[nl] false alarm for "niet"

tiff · July 19, 2019, 1:34pm

Feedback from a Dutch user:

In dutch, when we type ‘niet’ which means ‘not’, we always get a correction and the word ‘nied’ as replacement which doesn’t exist in dutch (as far as I know). I think this is a typing error in the tool and probably should be ‘niet’. Could you check and correct this please? Constantly seeing the yellow line for a word that is correct is kind of annoying. Thank you!

Unfortunately I don’t know any Dutch, so I can’t judge if this is really a false alarm.

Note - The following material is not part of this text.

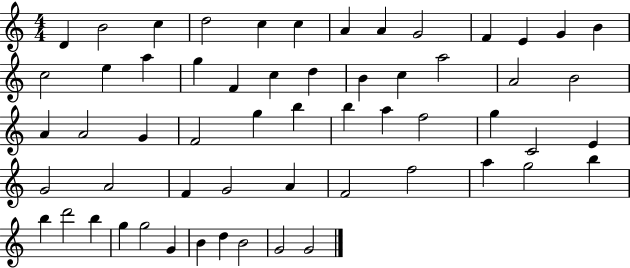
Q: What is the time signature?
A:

tiff · July 19, 2019, 1:38pm

Hij is niet zo oud.

Ruud_Baars · July 19, 2019, 2:44pm

Good feedback. It is the result of a recently added rule, because ‘niet’ is not just a negation, but also a form of the verb ‘nieten’.
I added an exception for this, live tomorrow.
There might be more exceptions to be added. So please let the user give any feedback there is.

dnaber · July 19, 2019, 2:54pm

Unfortunately there are issues with the nightly regression tests currently. I hope these will be fixed in a few days.

tiff · July 19, 2019, 3:02pm

Does that mean the fix won’t be live tomorrow?

dnaber · July 19, 2019, 3:22pm

Does that mean the fix won’t be live tomorrow?

Deployment works fine, but regression tests don’t work (i.e. we get no potential false alarms via email for several languages).

Ruud_Baars · July 19, 2019, 4:47pm

Regression test is an issue anyway. Maybe I will try to make something local. But not until september.

Ruud_Baars · July 19, 2019, 7:29pm

Could we move those tests to local? What does it require?

dnaber · July 19, 2019, 7:34pm

The test is not much more than running LT every day and making a diff of the output (today vs. yesterday). So you can just run the current languagetool-commandline.jar with the same input every day. To replicate the tests exactly, you’d need the same Wikipedia and tatoeba input, but that’s not that useful. Just use some input that doesn’t change.

Ruud_Baars · July 20, 2019, 12:27pm

It takes a lot of time to compile LT for full, process about 100.000 sentences, run the diff and check it.
I am sure it will improve quality, but will reduce the numbers of rules added as well.
Nevertheless, I will try to make a procedure. One that is also able to test just one rule. (disabled and enabled, and compare)

dnaber · July 20, 2019, 12:55pm

For that, you can just run LT with only one rule activated (-eo -e RULE_ID), no need to have a diff for that.

Ruud_Baars · July 20, 2019, 1:17pm

Did that; remove unnecessary output with grep; piped it through more. Gives a good idea of the ratio good/bad and insight in possible easy exceptions.

Tweaked the rule a bit doing that.

Applying all rules is just extremely slow.
I might make a routine that check grammar.xml for rules changed, and generate a list from that, for the test routine to use. Disadvantage of both solutions is that blocking overlap between rules is not detected.

Running test of indivual rules into individual result files now. Might take a lot of time.
In the meantime, dictionaries will be expanded. All words present on at least 10 sources are being reviewed and automatically flexed.